Posted: Sunday, December 27, 2009

Icelandic biologists have discovered that the genetic risk of several common diseases, like Type 2 diabetes and cancer, can depend on which parent a DNA variant is inherited from.   

The finding may help explain part of a serious gap in understanding the genetics of common diseases. Using an extensive genealogy that includes almost all the present population of Iceland and many in previous generations, the Reykjavik company DeCode Genetics managed to distinguish which chromosomes came from the father and which from the mother in some 40,000 people.

The company then ran standard tests, known as genome wide association studies, the tool that scientists have hoped would track down the roots of common diseases and fulfill the promise of the Human Genome Project.

But with most of these common diseases, the tests have so far identified genetic variants that account for only a small percentage of the risk. This is in contrast to simple diseases, most of them rare, where a single gene is the cause and the disease has a clear family pedigree. 

The failure has left biologists puzzled about the missing heritability, which some have jokingly attributed to "dark matter" within the human genome, an analogy with the dark matter invoked by cosmologists to explain the missing mass of the universe.

Some experts believe the missing risk might be carried in a large number of rare DNA variants not included in current scans of patients' genomes. Because it costs too much to decode all three billion units of DNA in a patient's genome, biologists use chips that scan just the 500,000 sites where variation is most common. These sites were expected to explain the genetic component of common diseases like cancer or schizophrenia, but mostly do not do so.

Another explanation is that the missing heritability lies in aspects of cell biology that are not yet understood. 

DeCode scientists have found one such instance. They report in Friday's Nature that a DNA variant increases a person's risk of Type 2 diabetes by 30 percent if inherited from the father, but reduces the risk by 10 percent if it comes from the mother. 

Because the two effects tend to cancel each other out, they have not been picked up by the standard tests that do not identify the parental origin of each section of DNA.

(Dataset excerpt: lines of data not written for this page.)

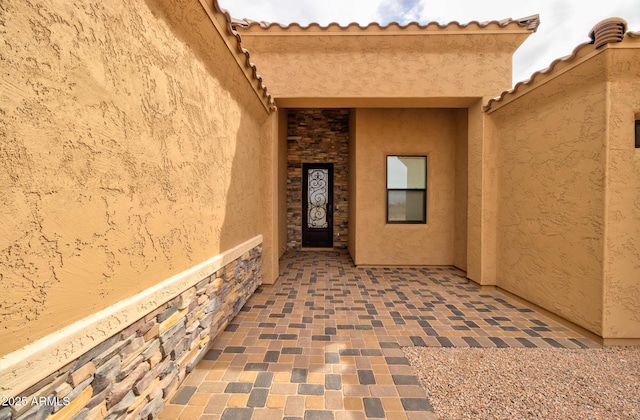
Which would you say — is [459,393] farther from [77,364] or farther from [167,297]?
[77,364]

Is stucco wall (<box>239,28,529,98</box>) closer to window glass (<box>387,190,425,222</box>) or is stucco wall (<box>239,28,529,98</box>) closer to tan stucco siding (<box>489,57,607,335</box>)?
tan stucco siding (<box>489,57,607,335</box>)

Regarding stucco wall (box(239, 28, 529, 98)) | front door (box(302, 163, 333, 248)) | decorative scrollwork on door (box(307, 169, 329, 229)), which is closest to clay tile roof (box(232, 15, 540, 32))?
stucco wall (box(239, 28, 529, 98))

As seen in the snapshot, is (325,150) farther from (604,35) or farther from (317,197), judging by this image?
(604,35)

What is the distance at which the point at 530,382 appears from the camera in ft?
7.11

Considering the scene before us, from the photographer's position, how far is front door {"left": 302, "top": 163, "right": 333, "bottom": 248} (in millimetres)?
8023

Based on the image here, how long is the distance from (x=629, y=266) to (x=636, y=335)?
722mm

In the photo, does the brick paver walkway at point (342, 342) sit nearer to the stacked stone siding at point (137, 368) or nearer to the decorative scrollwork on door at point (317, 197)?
the stacked stone siding at point (137, 368)

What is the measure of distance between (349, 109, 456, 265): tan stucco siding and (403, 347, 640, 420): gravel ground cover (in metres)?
3.28

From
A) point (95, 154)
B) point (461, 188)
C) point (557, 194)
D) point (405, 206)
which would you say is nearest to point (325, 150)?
point (405, 206)

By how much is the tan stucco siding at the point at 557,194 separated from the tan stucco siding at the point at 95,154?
4.03 meters

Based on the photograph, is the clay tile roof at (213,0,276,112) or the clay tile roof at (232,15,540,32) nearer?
the clay tile roof at (213,0,276,112)

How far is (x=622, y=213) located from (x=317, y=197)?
248 inches

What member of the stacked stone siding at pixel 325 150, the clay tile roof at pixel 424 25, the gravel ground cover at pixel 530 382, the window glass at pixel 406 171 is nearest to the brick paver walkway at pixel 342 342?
the gravel ground cover at pixel 530 382

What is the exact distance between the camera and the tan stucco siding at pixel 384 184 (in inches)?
231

DeCode found that five of seven variants tested made different contributions to disease depending on the parent of origin. In most cases the effect was of differing degrees of severity, depending on the parent involved.

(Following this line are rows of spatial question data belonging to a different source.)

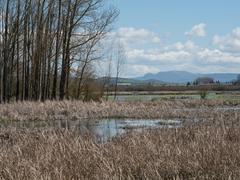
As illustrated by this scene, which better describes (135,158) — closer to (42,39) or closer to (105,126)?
(105,126)

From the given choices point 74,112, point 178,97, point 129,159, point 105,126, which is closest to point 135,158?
point 129,159

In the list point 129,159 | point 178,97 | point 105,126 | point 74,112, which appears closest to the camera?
point 129,159

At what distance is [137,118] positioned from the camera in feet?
88.0

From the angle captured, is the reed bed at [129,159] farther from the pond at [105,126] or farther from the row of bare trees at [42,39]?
the row of bare trees at [42,39]

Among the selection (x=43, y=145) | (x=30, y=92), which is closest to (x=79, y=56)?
(x=30, y=92)

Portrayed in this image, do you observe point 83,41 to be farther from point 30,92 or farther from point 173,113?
point 173,113

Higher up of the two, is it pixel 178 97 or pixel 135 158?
pixel 135 158

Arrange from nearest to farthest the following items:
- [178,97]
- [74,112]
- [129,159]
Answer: [129,159]
[74,112]
[178,97]

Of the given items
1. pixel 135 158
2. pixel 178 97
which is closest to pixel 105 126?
pixel 135 158

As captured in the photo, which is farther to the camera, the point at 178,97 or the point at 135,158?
the point at 178,97

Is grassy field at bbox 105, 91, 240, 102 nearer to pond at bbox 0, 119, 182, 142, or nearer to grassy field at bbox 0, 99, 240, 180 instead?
pond at bbox 0, 119, 182, 142

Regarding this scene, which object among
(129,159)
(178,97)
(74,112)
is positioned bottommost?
Result: (178,97)

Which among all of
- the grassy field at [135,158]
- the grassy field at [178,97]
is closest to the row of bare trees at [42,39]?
the grassy field at [178,97]

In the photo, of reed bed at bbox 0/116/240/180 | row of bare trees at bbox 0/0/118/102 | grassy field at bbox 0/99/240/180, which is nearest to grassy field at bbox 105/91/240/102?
row of bare trees at bbox 0/0/118/102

To increase the chances of seeing such an effect the researchers tested known disease-associated variants that lay close to so-called imprinted genes, ones where the copy from one parent is suppressed. They now plan to survey the rest of the genome.

Kari Stefansson, DeCode's chief executive, said he could not predict how large a percentage of the missing heritability the parent-of-origin effect might account for. "But I think it's going to be substantial," he said.

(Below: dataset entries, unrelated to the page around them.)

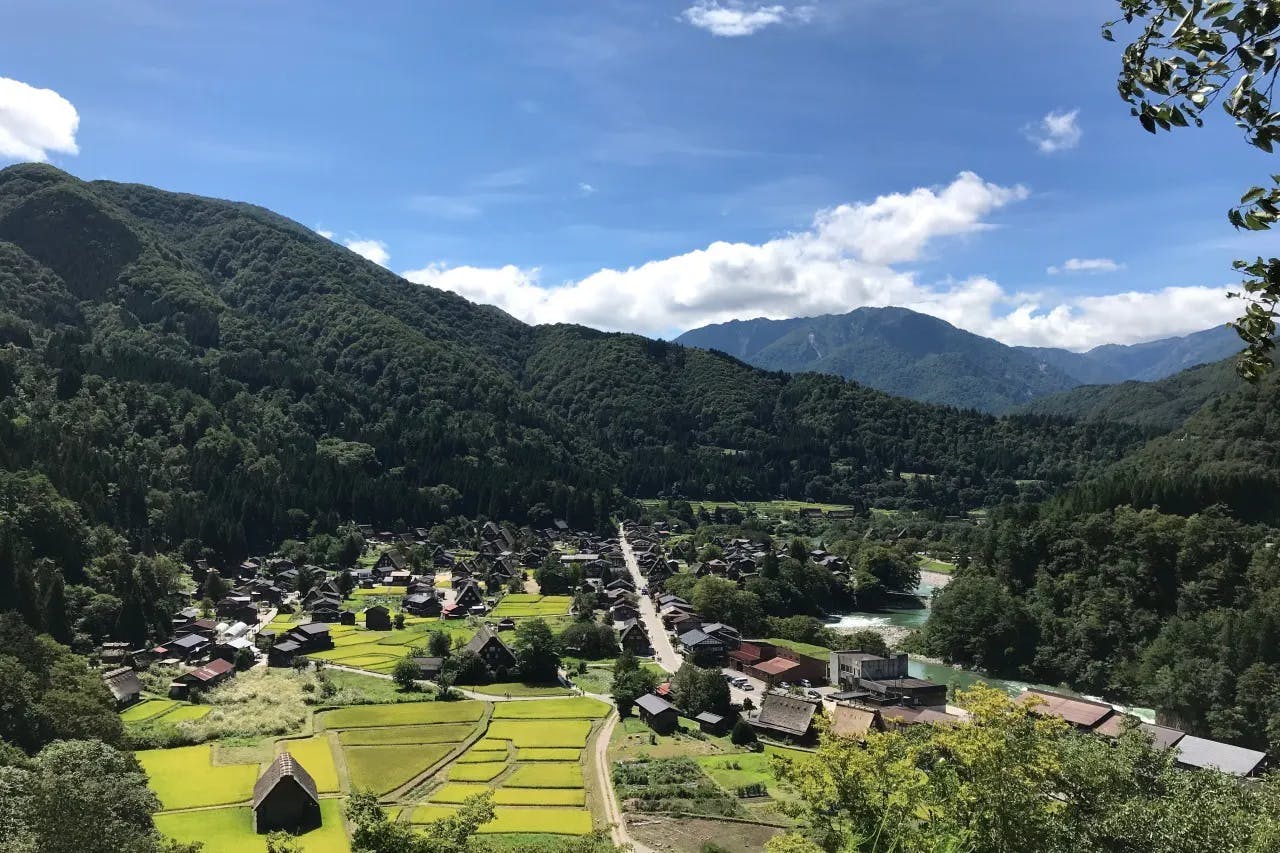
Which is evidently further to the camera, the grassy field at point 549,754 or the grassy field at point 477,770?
the grassy field at point 549,754

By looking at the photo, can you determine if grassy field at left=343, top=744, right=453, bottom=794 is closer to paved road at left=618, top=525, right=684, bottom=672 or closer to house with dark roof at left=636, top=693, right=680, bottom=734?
house with dark roof at left=636, top=693, right=680, bottom=734

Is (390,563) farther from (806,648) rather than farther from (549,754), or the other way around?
(549,754)

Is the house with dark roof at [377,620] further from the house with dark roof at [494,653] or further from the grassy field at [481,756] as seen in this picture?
the grassy field at [481,756]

Dr. Stefansson said that its access to the Icelandic genealogical database would give it an advantage in searching for disease genes in circumstances where it is essential to know the genetic structure of a population.

Mark Daly, a medical geneticist at Massachusetts General Hospital, said that DeCode's result was "a significant finding" and that it confirmed the idea that effects of this nature would account for some of the missing heritability.